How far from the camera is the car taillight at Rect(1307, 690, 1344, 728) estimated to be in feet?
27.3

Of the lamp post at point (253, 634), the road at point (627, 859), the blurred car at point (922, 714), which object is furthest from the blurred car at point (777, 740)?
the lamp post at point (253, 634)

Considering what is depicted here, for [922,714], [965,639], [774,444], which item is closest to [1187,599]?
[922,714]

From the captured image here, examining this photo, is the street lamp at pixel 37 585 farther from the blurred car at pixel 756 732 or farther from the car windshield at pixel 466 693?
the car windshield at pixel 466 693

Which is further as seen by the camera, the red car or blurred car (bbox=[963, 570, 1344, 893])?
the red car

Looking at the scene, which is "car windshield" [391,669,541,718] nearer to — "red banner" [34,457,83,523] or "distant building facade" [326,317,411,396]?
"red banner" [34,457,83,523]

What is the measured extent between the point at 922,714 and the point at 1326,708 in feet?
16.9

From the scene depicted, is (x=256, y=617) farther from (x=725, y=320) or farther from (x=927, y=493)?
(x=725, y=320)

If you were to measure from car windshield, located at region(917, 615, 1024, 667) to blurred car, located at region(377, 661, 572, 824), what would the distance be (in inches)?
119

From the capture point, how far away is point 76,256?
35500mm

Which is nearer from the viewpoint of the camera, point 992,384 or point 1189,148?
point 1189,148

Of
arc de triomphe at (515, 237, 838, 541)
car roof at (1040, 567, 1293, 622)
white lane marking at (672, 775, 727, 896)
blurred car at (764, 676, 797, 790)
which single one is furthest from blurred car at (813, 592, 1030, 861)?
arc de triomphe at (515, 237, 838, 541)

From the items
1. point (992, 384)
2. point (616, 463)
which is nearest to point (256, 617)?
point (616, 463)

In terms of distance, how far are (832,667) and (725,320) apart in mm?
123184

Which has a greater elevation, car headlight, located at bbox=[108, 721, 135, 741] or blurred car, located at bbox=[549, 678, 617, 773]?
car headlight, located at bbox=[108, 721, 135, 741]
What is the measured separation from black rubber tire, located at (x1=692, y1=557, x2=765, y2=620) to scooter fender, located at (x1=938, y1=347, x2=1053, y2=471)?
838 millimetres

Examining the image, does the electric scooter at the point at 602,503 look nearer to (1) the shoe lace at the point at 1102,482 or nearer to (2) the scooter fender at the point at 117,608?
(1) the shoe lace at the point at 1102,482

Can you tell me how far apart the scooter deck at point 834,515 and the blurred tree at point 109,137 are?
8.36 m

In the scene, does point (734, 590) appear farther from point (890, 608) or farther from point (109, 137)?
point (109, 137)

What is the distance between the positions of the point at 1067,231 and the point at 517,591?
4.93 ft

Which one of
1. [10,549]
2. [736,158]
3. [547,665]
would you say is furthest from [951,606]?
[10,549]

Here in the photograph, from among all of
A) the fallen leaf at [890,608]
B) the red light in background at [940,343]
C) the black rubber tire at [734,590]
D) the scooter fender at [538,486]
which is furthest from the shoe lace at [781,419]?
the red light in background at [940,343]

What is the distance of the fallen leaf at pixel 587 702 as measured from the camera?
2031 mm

To be done ▸ Could you render the lines from the one with "In terms of" up to and including the one with "838 millimetres" as a numbered list, leaving out any blank lines?

Result of the exercise ▸
1. In terms of distance, how far are (832,667) and (725,320) apart in mm?
2. 123184
3. Which has a greater elevation, car headlight, located at bbox=[108, 721, 135, 741] or blurred car, located at bbox=[549, 678, 617, 773]?
4. car headlight, located at bbox=[108, 721, 135, 741]
5. What is the measured separation from black rubber tire, located at (x1=692, y1=557, x2=765, y2=620) to scooter fender, located at (x1=938, y1=347, x2=1053, y2=471)?
6. 838 millimetres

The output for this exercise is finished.